I prefer no music in pubs but just for a bit of fun I'm going to have a virtual pub jukebox to which I'll add a track from time-to-time. Listening to the audiobile in some of the boozers on the Isle of Wight whilst on holiday in 2014 convinced me that music in pubs is generally a bad thing because, more often than not, the selections can be infuriating. The Isle of Wight seemed to have a 70s and 80s fixation. I never thought I'd hear Sweet Sensation's "Sad Sweet Dreamer" ever again but, to my horror, it cropped up twice on the island in different pubs. I wanted to find the cables to the loudspeakers so I could snip them in half. The trouble with mainstream popular music is that there is just a hideous amount of pap, proving that 'People Like What They Know' rather than 'Know What They Like.' So, as publican and the person who inserts the records into this jukebox, I get to put on the tracks I like. All selections are from my personal music collection that has taken a lifetime to compile. I have wildly eclectic taste in music so there is a bit of everything - just as it should be in the pub where patrons can all select a favourite. From indie to country, and soul to bluegrass, I love every one of these tracks. Hopefully, at some point you'll be entertained, intrigued, amused or bemused. Do NOT e-mail me suggesting I add a track by some boy band or a winner of 'they ain't got talent' - it simply isn't going to happen.
Footnote : that aforementioned "Sad Sweet Dreamer" was arguably the forerunner of the trend for talent shows - you just have to delete Simon Cowell and Pop Idol and insert Tony Hatch and New Faces. However, the group did spawn the classic "Reach for Love" when youngest member, the late Marcel King, hooked up with Factory Records and produced a Hacienda club hit in the mid-80s.
With some sort of reference to how the records fit into the pub's weekly schedule, I will try to write a few words on some of the jukebox selections over time. I will kick-off with a classic from 1958.

(Data excerpt)
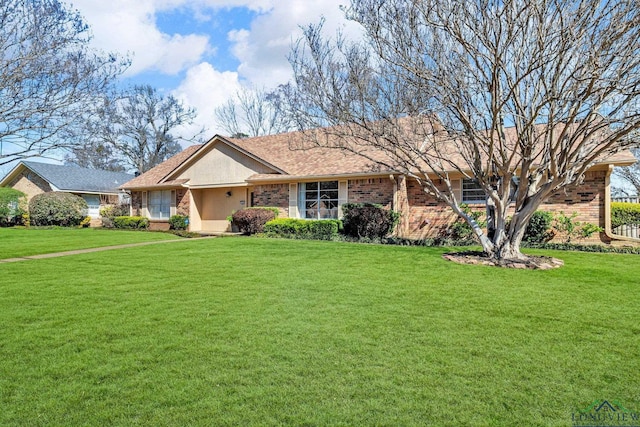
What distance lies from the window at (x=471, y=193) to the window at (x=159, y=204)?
15627 millimetres

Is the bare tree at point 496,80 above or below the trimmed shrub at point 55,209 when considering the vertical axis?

(What is expected) In the pub jukebox text, copy out the passage starting with "Footnote : that" and going on through "classic from 1958.", switching "weekly schedule" to "monthly schedule".

(Response to this exercise)
Footnote : that aforementioned "Sad Sweet Dreamer" was arguably the forerunner of the trend for talent shows - you just have to delete Simon Cowell and Pop Idol and insert Tony Hatch and New Faces. However, the group did spawn the classic "Reach for Love" when youngest member, the late Marcel King, hooked up with Factory Records and produced a Hacienda club hit in the mid-80s.
With some sort of reference to how the records fit into the pub's monthly schedule, I will try to write a few words on some of the jukebox selections over time. I will kick-off with a classic from 1958.